Impairment of Royalty Interests in
We review and evaluate our royalty interests in oil and natural gas properties for impairment when events or changes in circumstances indicate that the related carrying amounts may not be recoverable. When such events or changes in circumstances occur, we estimate the undiscounted future cash flows expected in connection with the properties and compare such future cash flows to the carrying amounts of the properties to determine if the carrying amounts are recoverable. If the carrying value of the properties is determined to not be recoverable based on the undiscounted cash flows, an impairment charge is recognized by comparing the carrying value to the estimated fair value of the properties.

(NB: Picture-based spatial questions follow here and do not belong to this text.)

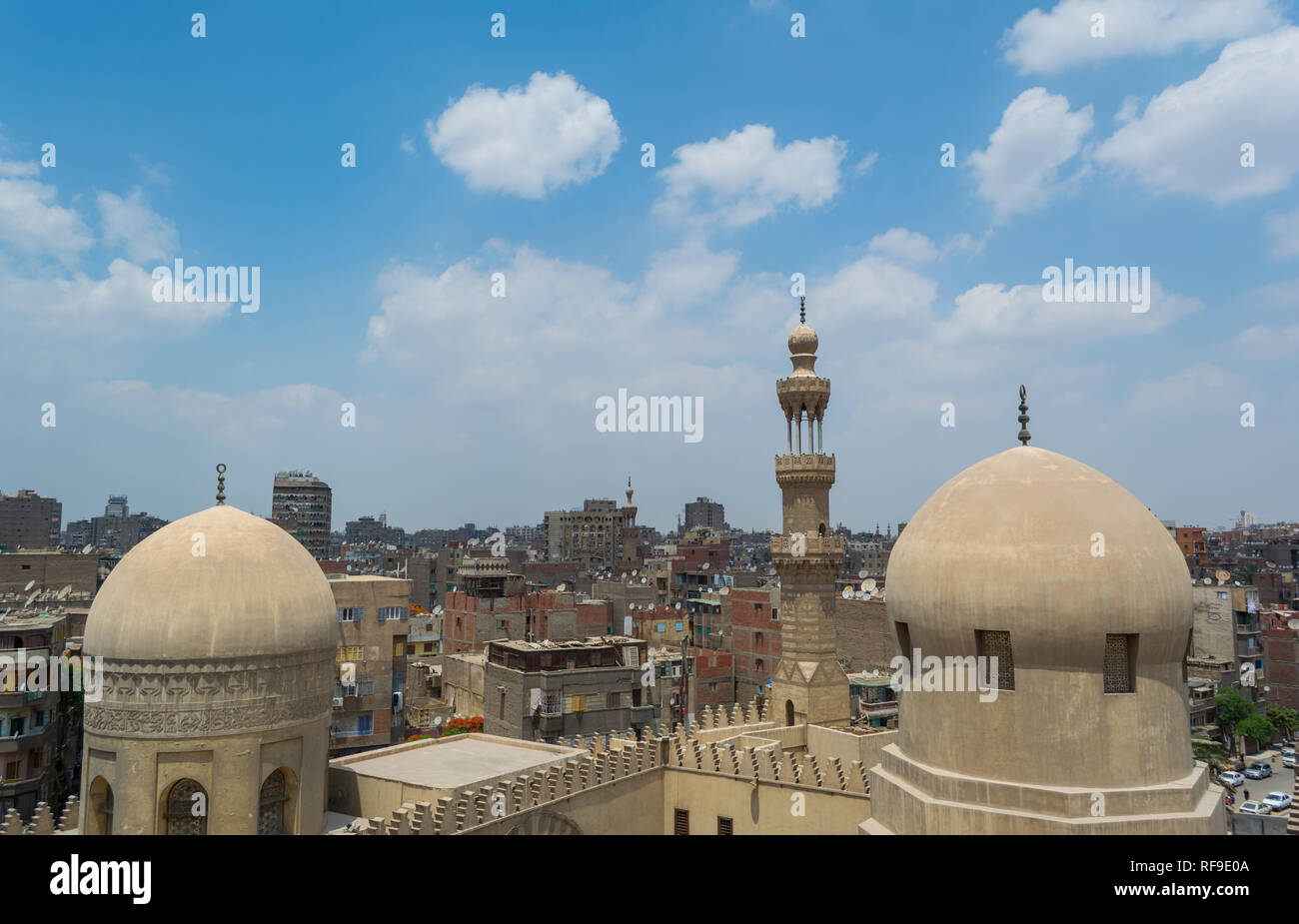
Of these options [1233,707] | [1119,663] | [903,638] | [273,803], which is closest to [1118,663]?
[1119,663]

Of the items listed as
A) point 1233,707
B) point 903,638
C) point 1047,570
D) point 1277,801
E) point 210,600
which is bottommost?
point 1277,801

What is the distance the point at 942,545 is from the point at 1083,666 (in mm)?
2412

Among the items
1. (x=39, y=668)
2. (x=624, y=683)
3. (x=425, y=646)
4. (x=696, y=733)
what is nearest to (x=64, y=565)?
(x=425, y=646)

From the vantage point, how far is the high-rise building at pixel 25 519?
5704 inches

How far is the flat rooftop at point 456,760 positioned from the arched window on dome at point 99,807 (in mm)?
5398

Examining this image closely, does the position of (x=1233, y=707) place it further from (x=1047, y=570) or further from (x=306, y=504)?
(x=306, y=504)

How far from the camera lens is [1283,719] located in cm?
6066

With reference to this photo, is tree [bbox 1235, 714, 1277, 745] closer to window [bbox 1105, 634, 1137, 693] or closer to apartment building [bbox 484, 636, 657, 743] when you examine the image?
apartment building [bbox 484, 636, 657, 743]

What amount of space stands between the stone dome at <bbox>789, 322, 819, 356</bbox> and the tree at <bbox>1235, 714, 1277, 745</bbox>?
4711 cm

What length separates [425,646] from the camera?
75812 millimetres

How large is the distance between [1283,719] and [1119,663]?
62.9 meters

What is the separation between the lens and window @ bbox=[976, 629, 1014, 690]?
40.4 feet

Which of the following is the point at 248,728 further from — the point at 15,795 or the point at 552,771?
the point at 15,795

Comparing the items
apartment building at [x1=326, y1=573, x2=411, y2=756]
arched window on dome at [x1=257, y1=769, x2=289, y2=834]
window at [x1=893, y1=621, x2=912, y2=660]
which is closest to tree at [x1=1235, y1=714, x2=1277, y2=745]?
apartment building at [x1=326, y1=573, x2=411, y2=756]
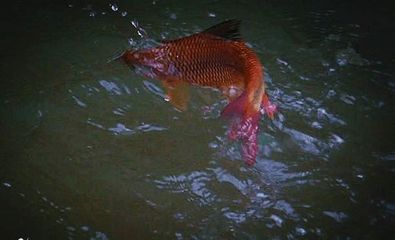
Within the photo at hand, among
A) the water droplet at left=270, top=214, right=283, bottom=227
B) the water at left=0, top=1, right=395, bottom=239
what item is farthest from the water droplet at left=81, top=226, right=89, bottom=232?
the water droplet at left=270, top=214, right=283, bottom=227

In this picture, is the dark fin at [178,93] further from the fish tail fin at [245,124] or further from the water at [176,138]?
the fish tail fin at [245,124]

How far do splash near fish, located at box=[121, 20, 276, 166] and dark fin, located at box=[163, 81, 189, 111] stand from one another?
26mm

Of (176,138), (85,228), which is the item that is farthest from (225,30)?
A: (85,228)

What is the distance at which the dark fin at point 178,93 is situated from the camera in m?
2.22

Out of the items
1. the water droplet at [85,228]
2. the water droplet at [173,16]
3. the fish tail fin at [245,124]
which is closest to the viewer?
the water droplet at [85,228]

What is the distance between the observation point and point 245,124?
2.08 m

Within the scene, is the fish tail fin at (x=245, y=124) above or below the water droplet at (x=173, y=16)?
below

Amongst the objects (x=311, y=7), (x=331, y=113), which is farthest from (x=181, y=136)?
(x=311, y=7)

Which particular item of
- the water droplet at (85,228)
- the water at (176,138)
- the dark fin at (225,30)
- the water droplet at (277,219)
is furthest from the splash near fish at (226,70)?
the water droplet at (85,228)

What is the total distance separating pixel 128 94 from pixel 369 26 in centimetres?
154

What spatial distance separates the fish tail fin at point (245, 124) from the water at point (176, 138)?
0.18 ft

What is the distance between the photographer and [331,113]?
7.82 feet

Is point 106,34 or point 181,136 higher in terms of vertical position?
point 106,34

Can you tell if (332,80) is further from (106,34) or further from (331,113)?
(106,34)
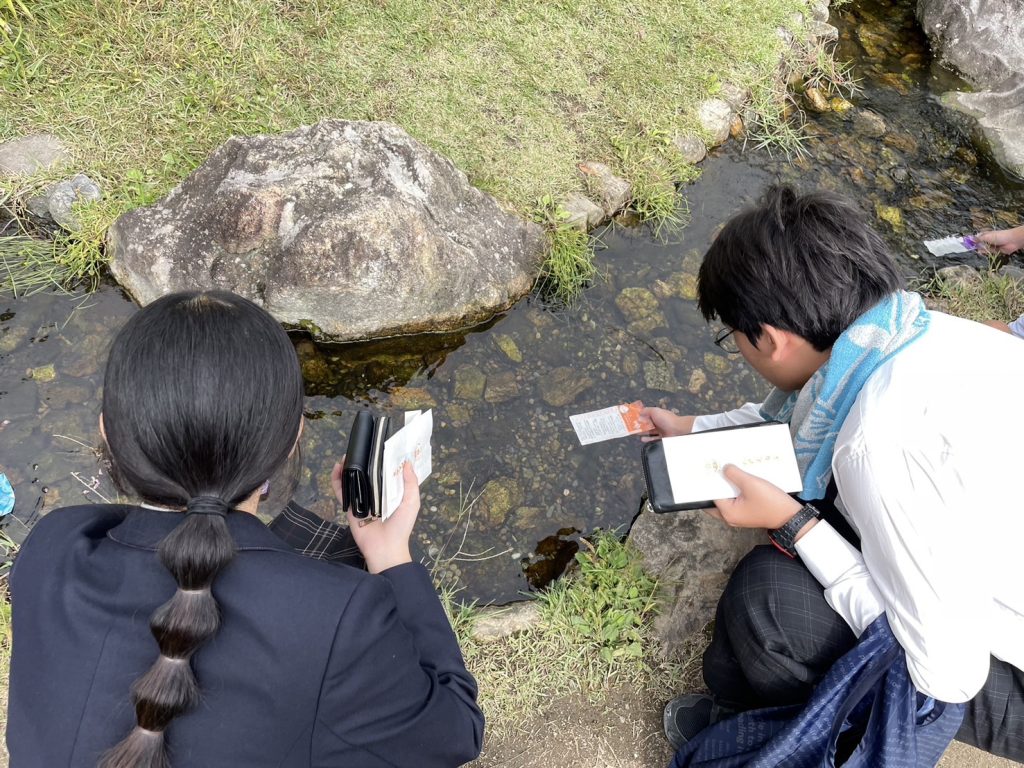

The factors used to determine fair value include, but are not limited to, estimates of proved, probable and possible reserves, future commodity prices, the timing of future production and a discount rate commensurate with the risk reflective of the lives remaining for the respective oil and gas properties. No such impairment expense was recorded for the years endedDecember 31, 2019 or 2018.
Revenue Recognition
Revenues from our Royalties represent the right to receive revenues from oil, natural gas and NGL sales obtained by the operator of the wells in which the Company owns a royalty interest. Royalty income is recognized at the point control of the product is transferred to the purchaser. Virtually all of the pricing provisions in the Company's contracts are tied to a market index. Royalty interest and revenue recognition related accounting policies are defined and described more fully in Note 2-Summary of Significant Accounting Policies to our consolidated financial statements included elsewhere in this Annual Report on Form 10-K.